IMO the sticks will be OK for a few weeks. Try to keep a decent humidity level in the otterbox and you should be OK. Keep in mind with water...its always trying to go from an area of higher concentration to an area of lower concentration...from inside your humidor to outside your humidor. With a good seal on the top, its going to move through the wood to get out. If you have your wood holding enough moisture to maintain 90% humidity (fully saturated, not just the inner face) and add your humidity device (beads or whatever), and sticks, the humidity will move until everything finds equilibrium (hopefully governed by the beads/device inside it). Thats how it stabilizes. I dont think if you over humidify to start and add beads/device to let it stabilize you cause any problems. 


Sorry I'm rambling...had a few drinks tonight.

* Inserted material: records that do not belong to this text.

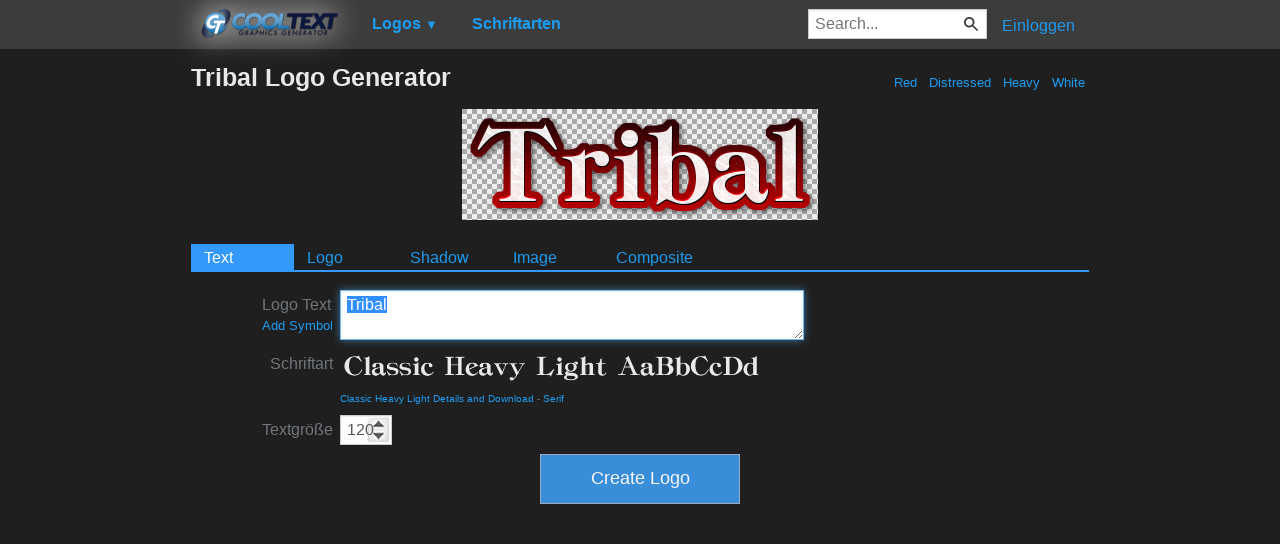

--- FILE ---
content_type: text/html; charset=utf-8
request_url: https://www.google.com/recaptcha/api2/aframe
body_size: 264
content:
<!DOCTYPE HTML><html><head><meta http-equiv="content-type" content="text/html; charset=UTF-8"></head><body><script nonce="Od6Rg5cSa3d8Fxrnn_A9rA">/** Anti-fraud and anti-abuse applications only. See google.com/recaptcha */ try{var clients={'sodar':'https://pagead2.googlesyndication.com/pagead/sodar?'};window.addEventListener("message",function(a){try{if(a.source===window.parent){var b=JSON.parse(a.data);var c=clients[b['id']];if(c){var d=document.createElement('img');d.src=c+b['params']+'&rc='+(localStorage.getItem("rc::a")?sessionStorage.getItem("rc::b"):"");window.document.body.appendChild(d);sessionStorage.setItem("rc::e",parseInt(sessionStorage.getItem("rc::e")||0)+1);localStorage.setItem("rc::h",'1765545614656');}}}catch(b){}});window.parent.postMessage("_grecaptcha_ready", "*");}catch(b){}</script></body></html>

Couple points...store humidity is probably not as good/accurate as yours.
...No problem in the otterbox for a few weeks as long as you maintain decent humidity level
...Humidity will drop if you have humidor opened for a few minutes. Check it once a day, patience is key.
...Once you have humidifier in and maintain humidity level, add sticks. It will change when you add them...patience is key...


----------



## h20wakebum (Feb 12, 2012)

Flapjack23 said:


> IMO the sticks will be OK for a few weeks. Try to keep a decent humidity level in the otterbox and you should be OK. Keep in mind with water...its always trying to go from an area of higher concentration to an area of lower concentration...from inside your humidor to outside your humidor. With a good seal on the top, its going to move through the wood to get out. If you have your wood holding enough moisture to maintain 90% humidity (fully saturated, not just the inner face) and add your humidity device (beads or whatever), and sticks, the humidity will move until everything finds equilibrium (hopefully governed by the beads/device inside it). Thats how it stabilizes. I dont think if you over humidify to start and add beads/device to let it stabilize you cause any problems.
> 
> Sorry I'm rambling...had a few drinks tonight.
> 
> ...


Any suggestions for the otterbox caddy?

Should i throw my 72% boveda bag in there?

As of now, I have no humidification device in the otterbox.

If I use the boveda bag in there... Should i take the cigars out of the ziplock bags?

I am not sure if the moisture will get through seales zip locks.

Thanks,
RR


----------



## TonyBrooklyn (Jan 28, 2010)

h20wakebum said:


> You bet!
> 
> If I'm going to do it, I want to do it right.
> 
> ...


Put a Boveda pack with your cigars they will be fine. As far as the drop you mention all depends how dry the outside air is where you are. As long as the humidor holds steady R/H for the time we spoke of you should be fine.


----------